Exercices et consignes:
a - Relevez tous les auteurs de théâtre nommés dans l'extrait consacré à Oreste.
b - Répondez à ces questions d'après l'extrait consacré à Oreste.
(i) Dans quelle ville le précepteur dit-il qu'Oreste et lui sont arrivés ?
(ii) Combien de tragédies conservées traitent la légende des derniers Atrides ?
(iii) Chez Euripide, qui Oreste a-t-il tué avant le matricide ?
c - Recopiez mot pour mot le passage de l'extrait consacré à Oreste qui commence par « Eschyle déjà, condamnait » et se poursuit jusqu'à « et nourri ? ».

Extrait de la source:
***

Une « vengeance abâtardie » ?
Sophocle, Électre a écrit:Ô fils d’Agamemnon, dit son précepteur à Oreste, qui commanda jadis nos armées devant Troie, enfin tu peux le contempler, l’objet de tes vœux incessants ! [...] nous sommes arrivés à Mycènes [...]. Ici même, voilà bien des années, la sœur de ton sang t’a soustrait aux assassins de votre père pour te confier à ma garde. Je t’ai emporté en lieu sûr, je t’ai élevé, j’ai fait de toi un homme pour le jour de la vengeance.
Dès le début de la pièce de Sophocle, le précepteur d’Oreste lui annonce que l’heure de la vengeance est proche, et affirme implicitement que se venger, c’est rendre la justice. Oreste mettra fin à une usurpation ; il est le « modèle de piété filiale », dit Marie Delcourt-Curvers. « Un vengeur qui reconquiert son patrimoine capté par un cousin déloyal ne donne prise à aucune discussion. » Mais, « il en va autrement du matricide, qui a hanté les Grecs. Sur trente-trois tragédies conservées, huit traitent la légende des derniers Atrides. Et dix endroits en Grèce prétendaient avoir vu la purification d’Oreste (toujours recommencée, toujours inefficace) [...] ». De plus, si « aucun crime n’avait pour les Grecs la gravité du parricide [...], le matricide [...] juridiquement moins grave [...] comportait une crainte mystérieuse qui le rendait peut-être plus redoutable encore. Les poètes l’ont traité avec un mélange d’horreur et de prédilection, un peu comme Shakespeare en joue tout au long d’Hamlet, faisant redouter un coup qui ne vient pas, jusqu’à ce que la mort presque fortuite de la mère réponde au vœu informulé du fils ».
Eschyle déjà, condamnait le matricide, et Euripide se rangea « comme lui au sentiment général des Grecs qui n’ont admis, ni que l’acte fût défendable, ni que les purifications prescrites par [Apollon] fussent suffisantes ». Dans l’Électre d’Euripide, Oreste n’a plus grand-chose de commun avec celui de Sophocle. « Chez Euripide [Électre] force [Oreste] à agir alors que lui, ayant dépensé toute son agressivité à tuer Égisthe, n’a plus assez de foi en Apollon pour voir dans le matricide autre chose qu’un crime abominable. » L’Oreste de Sophocle et celui d’Euripide sont radicalement étrangers l’un à l’autre. Dans l'Électre d'Euripide, Oreste tient des propos très proches de ceux que le père d’Hamlet adresse à son fils :
Euripide, Électre a écrit:Comment tuer, ô dieux, celle qui m’a mis au monde et nourri ?
[...]
Je vais être accusé de matricide, quand j’étais pur encore !

***

Données enregistrées:
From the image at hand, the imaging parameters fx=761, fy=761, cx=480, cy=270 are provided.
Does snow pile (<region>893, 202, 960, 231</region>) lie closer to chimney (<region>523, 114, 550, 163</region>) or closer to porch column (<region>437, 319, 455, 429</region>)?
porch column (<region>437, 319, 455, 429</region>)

***

Liste des solutions:
a - Sophocle, Shakespeare, Eschyle, Euripide

b -
(i) À Mycènes.
(ii) Huit, sur trente-trois.
(iii) Égisthe.

c -
Eschyle déjà, condamnait le matricide, et Euripide se rangea « comme lui au sentiment général des Grecs qui n’ont admis, ni que l’acte fût défendable, ni que les purifications prescrites par [Apollon] fussent suffisantes ». Dans l’Électre d’Euripide, Oreste n’a plus grand-chose de commun avec celui de Sophocle. « Chez Euripide [Électre] force [Oreste] à agir alors que lui, ayant dépensé toute son agressivité à tuer Égisthe, n’a plus assez de foi en Apollon pour voir dans le matricide autre chose qu’un crime abominable. » L’Oreste de Sophocle et celui d’Euripide sont radicalement étrangers l’un à l’autre. Dans l'Électre d'Euripide, Oreste tient des propos très proches de ceux que le père d’Hamlet adresse à son fils :
Euripide, Électre a écrit:Comment tuer, ô dieux, celle qui m’a mis au monde et nourri ?